Peut également être proposée la séparation des domaines de financement, le financement professionnel relevant des activités économiques, et le financement des besoins des consommateurs relevant de leur responsabilité.

Il est également possible de proposer la mise en place, entre les participants de l’ESS et les repésentants de la ville, d’un organisme commun démocratique, gérant, selon les demandes et l’avis de tous les participants, des biens, des services, des prestations adaptés aux besoins des activités, facilitant leur apparition, leur maintien, leur adaptation, leur créativité, et ainsi l’emploi. De tels biens pourraient être loués aux utilisateurs, en suite à leur engagement de fidélité. La ville pourrait aussi conforter l’adaptation des activités aux besoins des citoyens.
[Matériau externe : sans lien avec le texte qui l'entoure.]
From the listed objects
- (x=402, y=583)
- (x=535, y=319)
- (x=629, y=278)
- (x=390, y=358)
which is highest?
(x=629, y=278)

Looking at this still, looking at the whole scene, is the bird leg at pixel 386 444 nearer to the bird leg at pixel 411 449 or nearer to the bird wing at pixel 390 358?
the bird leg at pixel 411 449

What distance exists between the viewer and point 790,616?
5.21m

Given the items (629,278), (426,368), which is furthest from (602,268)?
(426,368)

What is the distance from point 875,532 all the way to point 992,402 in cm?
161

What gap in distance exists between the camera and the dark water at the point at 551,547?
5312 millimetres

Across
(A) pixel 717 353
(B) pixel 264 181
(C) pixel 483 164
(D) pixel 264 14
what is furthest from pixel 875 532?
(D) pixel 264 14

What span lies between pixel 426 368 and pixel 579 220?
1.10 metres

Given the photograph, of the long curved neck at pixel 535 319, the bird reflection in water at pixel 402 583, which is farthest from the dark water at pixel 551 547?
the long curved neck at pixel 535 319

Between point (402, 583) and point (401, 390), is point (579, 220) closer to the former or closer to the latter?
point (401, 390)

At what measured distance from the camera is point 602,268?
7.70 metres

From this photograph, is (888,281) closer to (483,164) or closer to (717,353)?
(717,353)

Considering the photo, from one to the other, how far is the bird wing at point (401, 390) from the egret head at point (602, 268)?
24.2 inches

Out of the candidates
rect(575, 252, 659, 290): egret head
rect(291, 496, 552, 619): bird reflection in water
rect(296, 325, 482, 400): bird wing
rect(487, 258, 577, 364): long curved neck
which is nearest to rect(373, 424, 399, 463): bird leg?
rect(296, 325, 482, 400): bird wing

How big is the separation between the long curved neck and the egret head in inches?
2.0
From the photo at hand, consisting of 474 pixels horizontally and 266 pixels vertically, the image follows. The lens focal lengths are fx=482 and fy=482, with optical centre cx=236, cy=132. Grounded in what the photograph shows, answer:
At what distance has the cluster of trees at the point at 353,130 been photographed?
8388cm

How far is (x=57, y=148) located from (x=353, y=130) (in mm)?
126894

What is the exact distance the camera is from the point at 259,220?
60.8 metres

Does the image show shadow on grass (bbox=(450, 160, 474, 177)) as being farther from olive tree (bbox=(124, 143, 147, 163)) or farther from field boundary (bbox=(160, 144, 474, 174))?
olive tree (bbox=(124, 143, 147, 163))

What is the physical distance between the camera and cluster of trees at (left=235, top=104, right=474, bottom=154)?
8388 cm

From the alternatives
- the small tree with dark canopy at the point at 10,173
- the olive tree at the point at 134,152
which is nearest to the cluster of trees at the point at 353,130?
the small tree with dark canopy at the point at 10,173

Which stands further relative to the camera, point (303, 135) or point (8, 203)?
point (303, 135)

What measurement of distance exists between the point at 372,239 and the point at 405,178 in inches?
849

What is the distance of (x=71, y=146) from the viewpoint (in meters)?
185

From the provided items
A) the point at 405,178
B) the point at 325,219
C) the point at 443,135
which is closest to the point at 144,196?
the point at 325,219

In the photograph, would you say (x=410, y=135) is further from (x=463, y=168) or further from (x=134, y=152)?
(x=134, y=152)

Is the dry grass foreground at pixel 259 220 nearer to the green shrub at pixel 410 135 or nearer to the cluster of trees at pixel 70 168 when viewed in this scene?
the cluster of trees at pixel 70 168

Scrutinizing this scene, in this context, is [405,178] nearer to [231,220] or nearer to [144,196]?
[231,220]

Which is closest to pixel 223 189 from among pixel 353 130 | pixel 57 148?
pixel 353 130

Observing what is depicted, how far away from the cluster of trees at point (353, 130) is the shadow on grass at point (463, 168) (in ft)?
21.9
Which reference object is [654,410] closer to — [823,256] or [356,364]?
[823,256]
Un service commun d’information, ouvert, pourrait s’adresser aux divers publics intéressés en leur communiquant :

  • pour les travailleurs d’entreprises marquées par des problèmes, les perspectives possibles de reprise en coopérative, projet présentable, selon opportunité, aux responsables concernés.
  • pour les personnes porteuses d’une proposition d’initiative, les possibilités de mise en place d’un processus de réalisation solidaire, dans un contexte coopératif, mutualisant.
  • pour les jeunes en recherche d’orientations vers des activités, un ensemble d’informations utiles, y compris l’accès à des formations pertinentes dans une perspective solidaire encourageante.

Le développement de l’Economie sociale et solidaire permettra également, notamment en étant innovant, de répondre de mieux en mieux aux besoins de la population, en étant proche de ses préoccupations, et ainsi animera des activités fournissant à une meilleure échelle les emplois adéquats, bénéfiques pour les producteurs, les usagers, les citoyens, leur santé, leur environnement. Ces activités prometteuses d’emplois peuvent se situer dans un large éventail de domaines, que nous allons évoquer :

Le domaine agro-alimentaire connaît aujourd’hui des problèmes importants. L’initiative de Vénissieux de construire une nouvelle cuisine centrale, qui anime ainsi des activités de ce domaine, en illustre l’importance avec pertinence. Il s’agit de répondre aux multiples besoins suivants, sous leur forme nouvelle nécessaire :

  • assurer à la population les approvisionnements alimentaires essentiels, face aux accaparements menaçants des clans dominants sur les offres alimentaires commerciales,
  • avancer, en concertation, vers une agriculture rénovée, assainie, rapprochée des consommateurs et de leurs besoins, équitable, permettant l’existence viable des agriculteurs participants,
  • garantir le respect des besoins citoyens de santé et d’un environnement terrestre sain, écartant les produits malfaisants,
  • avancer vers la maîtrise populaire des terres agricoles, hors la spéculation socialement contraignante.

D’autres domaines attendent également l’avancée sociale :

  • Le bâtiment et l’aménagement urbain, qui doivent répondre aux besoins de logements socialement accessibles et de locaux publics utiles.
  • Les techniques nouvelles, notamment la robotique, qui pourront faciliter et libérer le travail, entre les mains des travailleurs, en créant des emplois pertinents, à compétence adéquate.
  • Les besoins de la santé publique, qui requiert des produits certifiés bénéfiques a coût équitable.
  • Les réseaux de communication utiles aux citoyens en vue de leurs concertations démocratiques, de leurs échanges équitables, de leurs interventions compétentes.
  • Les initiatives culturelles, déjà amorcées par la ville,
  • La transition énergétique, appelée par le besoin d’énergies plus saines adaptées aux besoins multiples des populations.
  • Les avancées vers des moyens de transport délivrés du pétrole.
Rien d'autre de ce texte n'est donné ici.